Pre-commit hook in addition to CI step. Discarded: the repo currently has no pre-commit infrastructure, and adding it for one guard introduces a "did the author install hooks?" failure mode. The CI step is mechanical and unbypassable.
PresetConfig as a frozen dataclass instead of Pydantic. Discarded: BatchCopyPasteConfig is Pydantic with extra="forbid" (ADR-0008), and mixing config conventions in one library is a papercut for users.
Stamp reviewer handle / SHA / date into the preset's module docstring on merge. Discarded: the audit trail belongs in git log and the PR body; stamping it into source creates a stale-data hazard. Plus, "reviewer" doesn't exist in this project's posture (solo + agentic — see ADR-0003).
Allow real-data CI artifacts via workflow_dispatch. Discarded at the framework level: even dispatch-only workflows that consume licensed data create attribution surface (cached imagery in CI artifact storage, secrets management for dataset access). A future ADR-0010 could revisit; this ADR rules it out.

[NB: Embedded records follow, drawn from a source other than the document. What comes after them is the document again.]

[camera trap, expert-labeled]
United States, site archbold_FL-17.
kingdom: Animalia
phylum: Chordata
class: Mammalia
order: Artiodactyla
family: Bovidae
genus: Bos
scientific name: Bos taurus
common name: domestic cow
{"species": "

Distribute presets in a sibling repo (segpaste-presets) so the main repo stays code-only. Discarded: presets are tiny configs with strong coupling to BatchCopyPasteConfig's field set. Splitting across repos makes additive BatchCopyPasteConfig migrations multi-repo coordination problems, which is exactly the friction the solo + agentic posture exists to avoid.
Make the KS snapshot a calibration gate against a checked-in real-data fixture. Discarded: requires bundling real data, which violates §1. Narrowing KS to a regression-only gate (§7) keeps the in-repo claim honest.